▶ [Goal of the exercise]:
Reproduce everything in the listing from the line containing "What is the overall" down to the line containing "Answer: (x=559, y=366)", both ends included, and nothing else. Leave the requests unchanged, but multiply every distance and coordinate in the answers by 2, rounding each to as many decimals as it originally had, with halves rounded up.

○ ○ ○

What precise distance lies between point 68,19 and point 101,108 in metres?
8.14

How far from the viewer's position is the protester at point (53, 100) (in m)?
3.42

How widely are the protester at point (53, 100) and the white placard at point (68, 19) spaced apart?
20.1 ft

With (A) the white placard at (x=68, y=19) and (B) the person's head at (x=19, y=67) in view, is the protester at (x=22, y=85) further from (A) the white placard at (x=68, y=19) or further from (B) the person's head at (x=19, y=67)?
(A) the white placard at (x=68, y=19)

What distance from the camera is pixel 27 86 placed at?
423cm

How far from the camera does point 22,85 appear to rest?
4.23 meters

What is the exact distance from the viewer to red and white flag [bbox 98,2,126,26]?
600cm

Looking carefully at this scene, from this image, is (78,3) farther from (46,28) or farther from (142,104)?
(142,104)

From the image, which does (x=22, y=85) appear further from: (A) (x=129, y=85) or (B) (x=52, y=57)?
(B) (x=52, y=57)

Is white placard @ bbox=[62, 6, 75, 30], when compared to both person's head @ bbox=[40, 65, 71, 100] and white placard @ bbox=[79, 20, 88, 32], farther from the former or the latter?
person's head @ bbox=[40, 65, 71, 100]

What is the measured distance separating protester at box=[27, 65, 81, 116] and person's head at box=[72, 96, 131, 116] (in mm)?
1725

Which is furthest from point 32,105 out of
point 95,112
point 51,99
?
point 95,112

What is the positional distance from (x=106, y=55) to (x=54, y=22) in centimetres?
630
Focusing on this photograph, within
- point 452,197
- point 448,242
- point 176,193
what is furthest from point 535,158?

○ ○ ○

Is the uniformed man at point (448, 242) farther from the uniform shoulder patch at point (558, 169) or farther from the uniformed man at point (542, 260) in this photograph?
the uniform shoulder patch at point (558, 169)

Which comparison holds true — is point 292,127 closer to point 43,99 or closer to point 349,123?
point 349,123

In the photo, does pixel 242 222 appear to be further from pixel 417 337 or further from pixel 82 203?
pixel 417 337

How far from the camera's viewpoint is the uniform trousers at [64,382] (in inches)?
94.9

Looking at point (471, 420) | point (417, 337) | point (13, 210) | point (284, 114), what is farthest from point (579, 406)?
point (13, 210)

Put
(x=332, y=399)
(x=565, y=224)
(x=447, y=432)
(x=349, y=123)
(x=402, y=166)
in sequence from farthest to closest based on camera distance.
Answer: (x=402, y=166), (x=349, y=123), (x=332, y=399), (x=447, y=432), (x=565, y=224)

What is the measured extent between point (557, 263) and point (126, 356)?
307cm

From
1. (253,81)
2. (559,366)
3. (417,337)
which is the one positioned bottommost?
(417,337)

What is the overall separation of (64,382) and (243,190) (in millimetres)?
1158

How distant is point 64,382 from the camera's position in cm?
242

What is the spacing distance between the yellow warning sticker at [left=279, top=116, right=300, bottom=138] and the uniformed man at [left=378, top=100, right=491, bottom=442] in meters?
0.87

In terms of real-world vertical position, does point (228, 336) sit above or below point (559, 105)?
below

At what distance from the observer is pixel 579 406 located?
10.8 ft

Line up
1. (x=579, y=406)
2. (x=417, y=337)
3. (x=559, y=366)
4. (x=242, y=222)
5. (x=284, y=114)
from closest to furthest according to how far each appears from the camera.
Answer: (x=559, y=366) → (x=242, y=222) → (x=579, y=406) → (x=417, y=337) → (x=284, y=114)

○ ○ ○

▶ [Exercise response]:
What is the overall separation of (64,382) and (243,190) (in millimetres)?
2316

How distant is point 64,382 from the camera's position in cm?
484

What is the spacing distance between the yellow warning sticker at [left=279, top=116, right=300, bottom=138] and the uniformed man at [left=378, top=100, right=491, bottom=442] in meters?
1.74

In terms of real-world vertical position, does point (228, 336) sit above or below point (559, 105)?
below

At what distance from the observer is pixel 579 406 located?
21.6 ft

Line up
1. (x=579, y=406)
2. (x=417, y=337)
3. (x=559, y=366)
4. (x=242, y=222)
5. (x=284, y=114)
from closest to furthest according to how far each appears from the camera.
Answer: (x=1118, y=732) → (x=484, y=444) → (x=1158, y=812) → (x=834, y=674) → (x=568, y=228)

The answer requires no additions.